→ **Selected extract**:

The analyst monitoring alerts are typically junior-level and could be their introduction to working in a SOC as an information security analyst. The junior-level analysts receive training and are essentially told “don’t blow it,” said Triolo. Burn out will almost certainly occur “if we’re not giving them tools that they need, and we’re not setting them up to win but rather setting them up to fail.” 

Technology is the only solution for supporting analysts, said Triolo. Analysts make the call to decode low, medium and high alert criticality, and depending on their calculation, they ignore some. With an ever-increasing number of alerts, identifying alerts to ignore is an impossible mission without scalable technology.

Two in five analysts use a combination of AI and ML technologies alongside security orchestration automation and response (SOAR) tools and security information and event management (SIEM) software, according to IDC.

→ **Given material**:
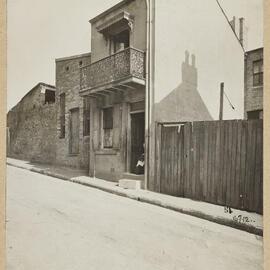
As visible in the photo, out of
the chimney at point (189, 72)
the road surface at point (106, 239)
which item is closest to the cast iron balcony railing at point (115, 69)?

→ **Objective 1**:
In the passage on security operations analysts, why does Triolo say that burnout will almost certainly occur? Answer in one to three sentences.
→ **Objective 2**:
Translate this sentence from the passage on security operations analysts into Spanish: "Technology is the only solution for supporting analysts, said Triolo."
→ **Objective 3**:
From the passage on security operations analysts, quote the text from "The analyst monitoring" to "without scalable technology.".

→ **Result 1**:
Triolo says burnout will almost certainly occur if analysts are not given the tools they need. In that case they are being set up to fail rather than set up to win.

→ **Result 2**:
La tecnología es la única solución para apoyar a los analistas, dijo Triolo.

→ **Result 3**:
The analyst monitoring alerts are typically junior-level and could be their introduction to working in a SOC as an information security analyst. The junior-level analysts receive training and are essentially told “don’t blow it,” said Triolo. Burn out will almost certainly occur “if we’re not giving them tools that they need, and we’re not setting them up to win but rather setting them up to fail.” 

Technology is the only solution for supporting analysts, said Triolo. Analysts make the call to decode low, medium and high alert criticality, and depending on their calculation, they ignore some. With an ever-increasing number of alerts, identifying alerts to ignore is an impossible mission without scalable technology.